Hintergrund ist eine sehr wahrscheinliche Konkurrenzsituation zur Bahnstrecke Nürnberg-Marktredwitz-Prag. Für Landrat Richard Reisinger ist klar: „Beide Streckenführungen werden nicht kommen können, zumal bislang noch nicht sicher ist, ober überhaupt eine kommt“. Haas untermauert diese Aussage mit Signalen aus dem Bundesverkehrsministerium: Wenn überhaupt, wird es in den kommenden Jahrzehnten nur eine West-Ost-Schienenstrecke geben und zwar die wirtschaftlichste. Somit war laut Haas die Fusion der beiden Strecken Nürnberg-Amberg-Schwandorf und München-Schwandorf-Prag zu einer Metropolenbahn Nürnberg/München-Schwandorf-Prag geboren.

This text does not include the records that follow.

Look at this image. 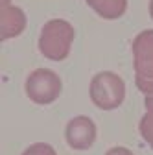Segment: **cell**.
<instances>
[{
    "mask_svg": "<svg viewBox=\"0 0 153 155\" xmlns=\"http://www.w3.org/2000/svg\"><path fill=\"white\" fill-rule=\"evenodd\" d=\"M74 28L70 22L63 18H54L48 21L39 37V50L44 57L52 61H63L70 54L72 43H74Z\"/></svg>",
    "mask_w": 153,
    "mask_h": 155,
    "instance_id": "1",
    "label": "cell"
},
{
    "mask_svg": "<svg viewBox=\"0 0 153 155\" xmlns=\"http://www.w3.org/2000/svg\"><path fill=\"white\" fill-rule=\"evenodd\" d=\"M137 87L148 96L153 94V30L140 31L133 41Z\"/></svg>",
    "mask_w": 153,
    "mask_h": 155,
    "instance_id": "2",
    "label": "cell"
},
{
    "mask_svg": "<svg viewBox=\"0 0 153 155\" xmlns=\"http://www.w3.org/2000/svg\"><path fill=\"white\" fill-rule=\"evenodd\" d=\"M125 98V83L114 72H98L90 81V100L94 105L111 111L122 105Z\"/></svg>",
    "mask_w": 153,
    "mask_h": 155,
    "instance_id": "3",
    "label": "cell"
},
{
    "mask_svg": "<svg viewBox=\"0 0 153 155\" xmlns=\"http://www.w3.org/2000/svg\"><path fill=\"white\" fill-rule=\"evenodd\" d=\"M61 78L50 68H37L26 80L28 98L39 105L55 102L61 94Z\"/></svg>",
    "mask_w": 153,
    "mask_h": 155,
    "instance_id": "4",
    "label": "cell"
},
{
    "mask_svg": "<svg viewBox=\"0 0 153 155\" xmlns=\"http://www.w3.org/2000/svg\"><path fill=\"white\" fill-rule=\"evenodd\" d=\"M65 139L74 150H89L96 140V126L89 116H76L67 124Z\"/></svg>",
    "mask_w": 153,
    "mask_h": 155,
    "instance_id": "5",
    "label": "cell"
},
{
    "mask_svg": "<svg viewBox=\"0 0 153 155\" xmlns=\"http://www.w3.org/2000/svg\"><path fill=\"white\" fill-rule=\"evenodd\" d=\"M26 28V15L21 8L2 6L0 8V35L2 39H11L21 35Z\"/></svg>",
    "mask_w": 153,
    "mask_h": 155,
    "instance_id": "6",
    "label": "cell"
},
{
    "mask_svg": "<svg viewBox=\"0 0 153 155\" xmlns=\"http://www.w3.org/2000/svg\"><path fill=\"white\" fill-rule=\"evenodd\" d=\"M87 4L107 21L120 18L127 9V0H87Z\"/></svg>",
    "mask_w": 153,
    "mask_h": 155,
    "instance_id": "7",
    "label": "cell"
},
{
    "mask_svg": "<svg viewBox=\"0 0 153 155\" xmlns=\"http://www.w3.org/2000/svg\"><path fill=\"white\" fill-rule=\"evenodd\" d=\"M140 135L144 137V140L153 148V113H146V116H142V120H140Z\"/></svg>",
    "mask_w": 153,
    "mask_h": 155,
    "instance_id": "8",
    "label": "cell"
},
{
    "mask_svg": "<svg viewBox=\"0 0 153 155\" xmlns=\"http://www.w3.org/2000/svg\"><path fill=\"white\" fill-rule=\"evenodd\" d=\"M22 155H57L55 150L50 146V144H44V142H37L33 146H30L28 150H24Z\"/></svg>",
    "mask_w": 153,
    "mask_h": 155,
    "instance_id": "9",
    "label": "cell"
},
{
    "mask_svg": "<svg viewBox=\"0 0 153 155\" xmlns=\"http://www.w3.org/2000/svg\"><path fill=\"white\" fill-rule=\"evenodd\" d=\"M105 155H133V151H129L127 148H122V146H116V148H111Z\"/></svg>",
    "mask_w": 153,
    "mask_h": 155,
    "instance_id": "10",
    "label": "cell"
},
{
    "mask_svg": "<svg viewBox=\"0 0 153 155\" xmlns=\"http://www.w3.org/2000/svg\"><path fill=\"white\" fill-rule=\"evenodd\" d=\"M146 109H148V113H153V94L146 96Z\"/></svg>",
    "mask_w": 153,
    "mask_h": 155,
    "instance_id": "11",
    "label": "cell"
},
{
    "mask_svg": "<svg viewBox=\"0 0 153 155\" xmlns=\"http://www.w3.org/2000/svg\"><path fill=\"white\" fill-rule=\"evenodd\" d=\"M149 15H151V18H153V0L149 2Z\"/></svg>",
    "mask_w": 153,
    "mask_h": 155,
    "instance_id": "12",
    "label": "cell"
},
{
    "mask_svg": "<svg viewBox=\"0 0 153 155\" xmlns=\"http://www.w3.org/2000/svg\"><path fill=\"white\" fill-rule=\"evenodd\" d=\"M2 6H9V0H2Z\"/></svg>",
    "mask_w": 153,
    "mask_h": 155,
    "instance_id": "13",
    "label": "cell"
}]
</instances>
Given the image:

Jetzt müsse man mit Realismus, aber auch vorsichtigem Optimismus an die Sache rangehen, so Reisinger, der sich dankbar zeigte, dass die IHK Regensburg das Projekt flankiert. Der Amberger Bürgermeister Rudolf Maier sieht in dem Ausbau und der Elektrifizierung gar eine Chance, „die wir nie mehr bekommen werden“.

Der komplette Ausbau zwischen Nürnberg, Regensburg und Pilsen würde sich auf 498 Millionen Euro belaufen und wäre damit etwas günstiger als der Ausbau der Strecke Nürnberg-Marktredwitz. Das Gutachten kommt insgesamt zu dem Ergebnis, dass bei einer Fusion der beiden Strecken zu einer Metropolenbahn der für den Bundesverkehrswegeplan erforderliche Nutzen-Kosten-Faktor von 1,0 deutlich überschritten würde und die Maßnahme volkswirtschaftlich sinnvoll sei.

In der Gesamtschau konnte das gemeinsame Streckenausbauprojekt einen Kosten-Nutzen-Faktor von 1,5 auf deutscher Seite und 2,2 als Gesamtprojekt (mit dem tschechischen Anteil) erreichen und durch eine bedeutsame Einsparung bei der Reisezeit von München nach Prag überzeugen. Diese würde sich um gut eineinhalb Stunden auf knapp 4 ¼ Stunden reduzieren; die Reisezeit von Nürnberg nach Prag würde sogar unter dem derzeitigen Fernbus liegen.

Nun sind alle politischen Kräfte aus Land und Bund gefordert, dafür Sorge zu tragen, dass eine Aufnahme der positiv bewerteten Strecken als fusionierte „Metropolen-Bahn“ Nürnberg-München-Prag in den vordringlichen Bedarf des Bundesverkehrswegeplans 2015 kommt.

Mit einer vorsichtig optimistischen Einschätzung wäre laut Dr. Alfred Brunnbauer von der IHK Regensburg sogar eine Umsetzung bis 2025/2030 möglich, weil „von tschechischer Seite Druck da ist und die Strecke über Schwandorf nach Nürnberg oder Regensburg für die östlichen Nachbarn absolute Priorität hat“.

Von Vorteil könnte auch sein, dass die Strecke über Amberg „nur ausgebaut und elektrifiziert werden müsse und deshalb schneller und günstiger realisierbar wäre“, so Brunnbauer.


Stadt und Land ziehen an einem Strang. Landrat Richard Reisinger stellte gemeinsam mit dem Amberger Bürgermeister Rudolf Maier und ZNAS-Geschäftsführer Hans-Jürgen Haas das Gutachten vor.